Please refer to FIGS. 10A and 10B, which are schematic diagrams of augmented reality images of different embodiments of a teaching or training system for microsurgery using an image penetrating technique according to the present invention. In this embodiment, the teaching or training system for microsurgery is configured with at least the aforementioned augmented reality image generation system, or is configured to perform the aforementioned augmented reality image generation method, the object system. The organism is microscopic and real one body or a tissue, or a model or a prosthetic model. In this embodiment, the object is an ontology, tissue, specimen or prosthetic model of the eye, brain, skin or bone of an animal or human, and is an ontology, tissue, specimen or prosthetic model of the eye, Microsurgery includes, but is not limited to, cataracts, retina, macula, or corneal surgery. In this embodiment, for example, having a false eye 1001, the processing module can be used as a cataract surgery according to at least the state of the object false eye 1001 and the operation or feature area 1002 (ie, the border of the eyeball plus the marking block above the eye).

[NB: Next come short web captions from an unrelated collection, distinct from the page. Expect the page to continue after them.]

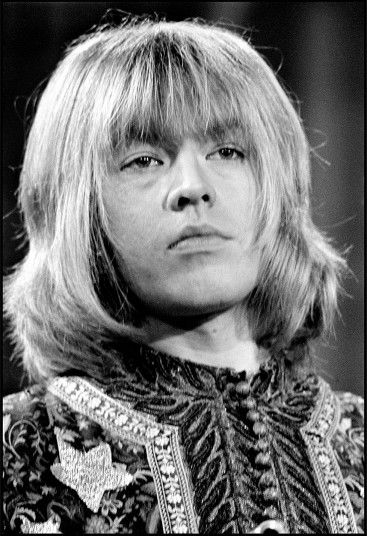 Brian Jones, the original leader of the Rolling Stones Picture: MICHAEL RANDOLPH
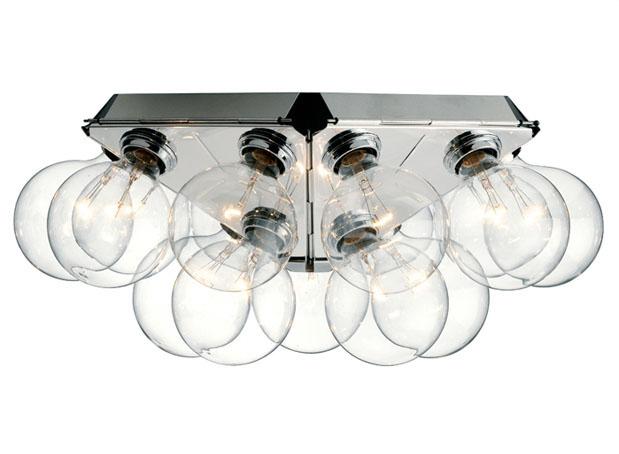 flos deckenleuchte taraxacum 88 design achille castiglioni. Black Bedroom Furniture Sets. Home Design Ideas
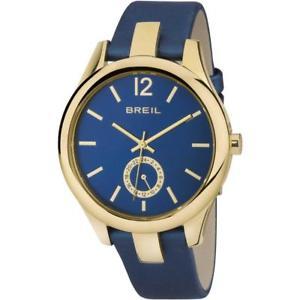 【送料無料】腕時計 ドナリバティゴールドベラペレブルサブメートルorologio donna breil liberty tw1462 gold dorato vera pelle blu sub 50mt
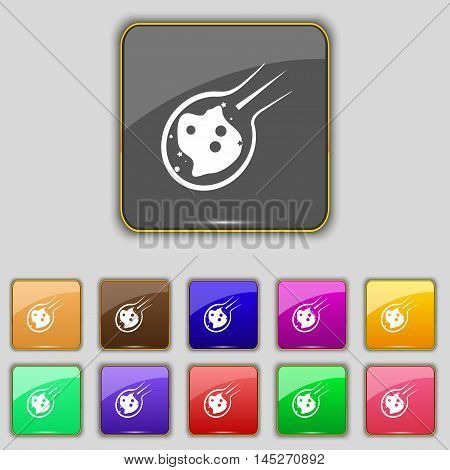 Flame Meteorite Icon Sign. Set With Eleven Colored Buttons For Your Site. Vector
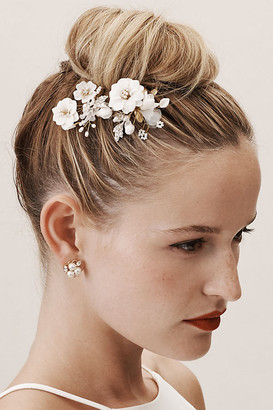 Anthropologie Florelle Hair Pins By in Gold Size ALL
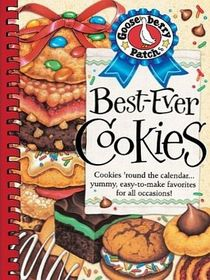Best-Ever Cookies: Cookies 'Round the Calendar...Yummy, Easy-to-Make Favorites for All Occasions!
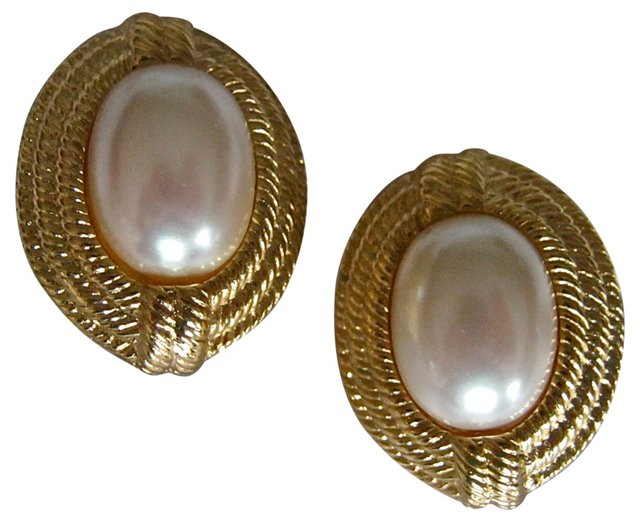 Givenchy Oval Faux-Pearl Earrings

With the capsular-marked or immediately guided virtual object 1003, the operator can utilize a probe device with a prompting mechanism or a surgical or experimental actual instrument, such as a capsular sac 1004 or scissors, an electric burner, etc., by means of the system of the present invention Capsulotomy based on augmented reality images generated by lamination Teaching or training system.

The above-mentioned embodiments are only examples, and are not intended to limit the scope of the present invention; any simple or equivalent changes and modifications made without departing from the spirit and scope of the invention should still be included in the scope of the present invention. .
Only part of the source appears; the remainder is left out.